Tax avoidance is not illegal, but may have consequences for public finances in countries and for the tax burden of small and medium sized enterprises, which don't have the ability to roam all over the world with corporate profits.

The Netherlands played its full part in attracting large companies. The Netherlands also previously made tax rulings on the tax payments. Data from the Tax Authorities shows that through this multinationals do not pay 15 percent dividend tax in the Netherlands, but only 1 percent.

The Court of Auditors warns that countries competing with each other on the tax rates for business will lead to an even lower profit tax for big businesses. Not only SMEs in western countries, but also in developing countries, will suffer from it.

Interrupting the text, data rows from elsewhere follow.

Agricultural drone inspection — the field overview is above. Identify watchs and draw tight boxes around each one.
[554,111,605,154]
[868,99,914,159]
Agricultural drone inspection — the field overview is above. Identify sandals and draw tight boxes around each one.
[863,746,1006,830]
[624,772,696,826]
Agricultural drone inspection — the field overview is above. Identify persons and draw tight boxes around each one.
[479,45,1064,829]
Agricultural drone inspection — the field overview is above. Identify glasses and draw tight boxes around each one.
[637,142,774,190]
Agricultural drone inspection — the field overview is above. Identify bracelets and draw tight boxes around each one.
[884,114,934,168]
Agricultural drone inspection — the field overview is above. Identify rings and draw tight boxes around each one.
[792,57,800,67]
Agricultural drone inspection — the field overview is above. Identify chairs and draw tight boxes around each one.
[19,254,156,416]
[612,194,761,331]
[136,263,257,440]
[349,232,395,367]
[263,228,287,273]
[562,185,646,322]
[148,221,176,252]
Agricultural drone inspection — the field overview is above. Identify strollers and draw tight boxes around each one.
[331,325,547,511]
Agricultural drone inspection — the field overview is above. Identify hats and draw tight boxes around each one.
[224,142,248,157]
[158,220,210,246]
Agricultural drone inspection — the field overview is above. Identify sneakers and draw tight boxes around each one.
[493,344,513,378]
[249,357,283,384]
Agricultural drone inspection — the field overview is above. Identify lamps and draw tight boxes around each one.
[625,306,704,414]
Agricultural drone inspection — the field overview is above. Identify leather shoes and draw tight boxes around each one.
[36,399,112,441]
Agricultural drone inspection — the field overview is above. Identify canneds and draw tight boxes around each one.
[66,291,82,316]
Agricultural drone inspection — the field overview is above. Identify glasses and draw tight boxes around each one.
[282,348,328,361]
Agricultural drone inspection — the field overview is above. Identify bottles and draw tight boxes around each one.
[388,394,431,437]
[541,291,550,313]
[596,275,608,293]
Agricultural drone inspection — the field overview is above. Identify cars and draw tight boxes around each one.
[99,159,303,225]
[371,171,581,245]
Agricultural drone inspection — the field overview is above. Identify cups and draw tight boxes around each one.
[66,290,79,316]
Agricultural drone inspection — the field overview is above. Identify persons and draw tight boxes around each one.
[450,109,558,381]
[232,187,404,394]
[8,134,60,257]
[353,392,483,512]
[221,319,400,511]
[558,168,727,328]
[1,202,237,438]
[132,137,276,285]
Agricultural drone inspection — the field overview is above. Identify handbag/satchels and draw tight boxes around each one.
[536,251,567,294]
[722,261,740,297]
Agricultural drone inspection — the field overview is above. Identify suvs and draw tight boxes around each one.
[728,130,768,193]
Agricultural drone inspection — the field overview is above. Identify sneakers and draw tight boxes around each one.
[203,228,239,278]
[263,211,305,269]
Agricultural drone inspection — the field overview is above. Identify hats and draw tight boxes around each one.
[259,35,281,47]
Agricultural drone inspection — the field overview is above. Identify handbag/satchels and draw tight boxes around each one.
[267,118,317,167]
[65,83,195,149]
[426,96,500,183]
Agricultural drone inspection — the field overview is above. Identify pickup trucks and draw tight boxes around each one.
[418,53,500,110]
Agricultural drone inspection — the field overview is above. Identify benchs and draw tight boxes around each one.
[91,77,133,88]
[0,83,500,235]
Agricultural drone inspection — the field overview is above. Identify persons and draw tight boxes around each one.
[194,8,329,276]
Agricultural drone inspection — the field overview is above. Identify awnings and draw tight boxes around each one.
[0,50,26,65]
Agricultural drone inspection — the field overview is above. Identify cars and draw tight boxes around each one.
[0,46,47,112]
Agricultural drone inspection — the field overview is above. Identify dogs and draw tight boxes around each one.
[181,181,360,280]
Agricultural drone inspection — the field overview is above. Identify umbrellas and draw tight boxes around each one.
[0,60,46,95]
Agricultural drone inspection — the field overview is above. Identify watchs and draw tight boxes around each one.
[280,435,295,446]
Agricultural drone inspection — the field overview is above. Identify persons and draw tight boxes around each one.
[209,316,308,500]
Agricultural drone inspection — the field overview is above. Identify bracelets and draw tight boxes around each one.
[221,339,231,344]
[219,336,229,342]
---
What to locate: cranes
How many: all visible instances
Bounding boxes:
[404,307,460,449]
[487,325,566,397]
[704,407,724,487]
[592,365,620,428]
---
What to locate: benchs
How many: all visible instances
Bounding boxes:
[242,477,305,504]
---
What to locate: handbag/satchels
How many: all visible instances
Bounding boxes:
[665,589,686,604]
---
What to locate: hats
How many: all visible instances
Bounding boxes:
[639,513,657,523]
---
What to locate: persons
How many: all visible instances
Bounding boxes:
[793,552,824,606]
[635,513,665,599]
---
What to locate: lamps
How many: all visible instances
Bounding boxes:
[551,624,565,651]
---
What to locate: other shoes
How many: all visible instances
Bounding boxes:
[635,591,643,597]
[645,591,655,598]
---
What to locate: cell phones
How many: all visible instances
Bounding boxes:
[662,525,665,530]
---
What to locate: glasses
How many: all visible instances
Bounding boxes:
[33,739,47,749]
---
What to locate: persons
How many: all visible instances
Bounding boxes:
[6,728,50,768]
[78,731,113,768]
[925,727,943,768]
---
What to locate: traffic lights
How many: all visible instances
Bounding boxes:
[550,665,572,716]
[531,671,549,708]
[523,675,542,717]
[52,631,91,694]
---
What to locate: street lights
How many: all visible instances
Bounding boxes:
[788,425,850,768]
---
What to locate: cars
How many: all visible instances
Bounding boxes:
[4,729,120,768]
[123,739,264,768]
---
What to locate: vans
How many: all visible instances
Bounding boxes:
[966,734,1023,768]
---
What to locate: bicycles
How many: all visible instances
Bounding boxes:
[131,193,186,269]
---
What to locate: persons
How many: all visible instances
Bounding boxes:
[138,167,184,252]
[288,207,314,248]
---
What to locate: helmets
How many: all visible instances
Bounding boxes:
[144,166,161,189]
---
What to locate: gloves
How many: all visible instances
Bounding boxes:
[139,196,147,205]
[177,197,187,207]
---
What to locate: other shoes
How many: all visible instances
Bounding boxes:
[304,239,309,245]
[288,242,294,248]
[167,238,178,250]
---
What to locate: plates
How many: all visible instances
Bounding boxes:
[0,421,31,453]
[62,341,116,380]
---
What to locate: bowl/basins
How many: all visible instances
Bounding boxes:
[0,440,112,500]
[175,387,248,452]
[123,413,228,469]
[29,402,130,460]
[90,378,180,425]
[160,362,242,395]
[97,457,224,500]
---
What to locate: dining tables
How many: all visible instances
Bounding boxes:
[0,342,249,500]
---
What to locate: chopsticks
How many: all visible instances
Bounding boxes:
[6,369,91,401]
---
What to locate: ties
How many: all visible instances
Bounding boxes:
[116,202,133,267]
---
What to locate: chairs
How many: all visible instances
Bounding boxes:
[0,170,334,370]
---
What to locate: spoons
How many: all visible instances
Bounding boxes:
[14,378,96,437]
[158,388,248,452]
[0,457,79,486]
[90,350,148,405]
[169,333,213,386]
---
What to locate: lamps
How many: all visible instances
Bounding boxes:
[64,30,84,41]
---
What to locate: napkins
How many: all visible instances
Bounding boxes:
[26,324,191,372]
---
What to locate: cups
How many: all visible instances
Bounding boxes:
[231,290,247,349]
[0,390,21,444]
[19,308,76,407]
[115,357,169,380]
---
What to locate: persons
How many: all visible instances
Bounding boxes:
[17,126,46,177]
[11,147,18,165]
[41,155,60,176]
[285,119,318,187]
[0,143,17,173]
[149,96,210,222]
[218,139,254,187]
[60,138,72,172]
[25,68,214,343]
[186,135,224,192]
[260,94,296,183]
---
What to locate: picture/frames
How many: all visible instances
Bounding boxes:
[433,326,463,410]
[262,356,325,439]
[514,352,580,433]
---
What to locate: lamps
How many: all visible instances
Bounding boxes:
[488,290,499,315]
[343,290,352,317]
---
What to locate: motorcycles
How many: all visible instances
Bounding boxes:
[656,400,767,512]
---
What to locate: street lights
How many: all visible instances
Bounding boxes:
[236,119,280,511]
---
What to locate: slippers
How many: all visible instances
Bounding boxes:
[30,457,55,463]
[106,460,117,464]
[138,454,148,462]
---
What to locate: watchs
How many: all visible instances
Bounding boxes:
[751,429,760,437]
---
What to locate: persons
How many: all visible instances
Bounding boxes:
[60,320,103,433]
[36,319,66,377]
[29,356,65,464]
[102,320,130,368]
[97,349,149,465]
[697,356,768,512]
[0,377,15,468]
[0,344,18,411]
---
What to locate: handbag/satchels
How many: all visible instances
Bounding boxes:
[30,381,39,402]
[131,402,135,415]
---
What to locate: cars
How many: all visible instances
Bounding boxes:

Such unintended effects of tax avoidance can only be countered in an international context. The Court of Auditors recommends taking action against this and being transparent in the framework of international organizations such as the OECD, the G20, the EU or the UN.

The transparency would also have to take the Dutch Cabinet into account. According to the Court of Auditors, the State Secretary of Finance will have to send the Second Chamber an annual overview of the use of the Dutch investment climate for large corporations and the financial flows involved.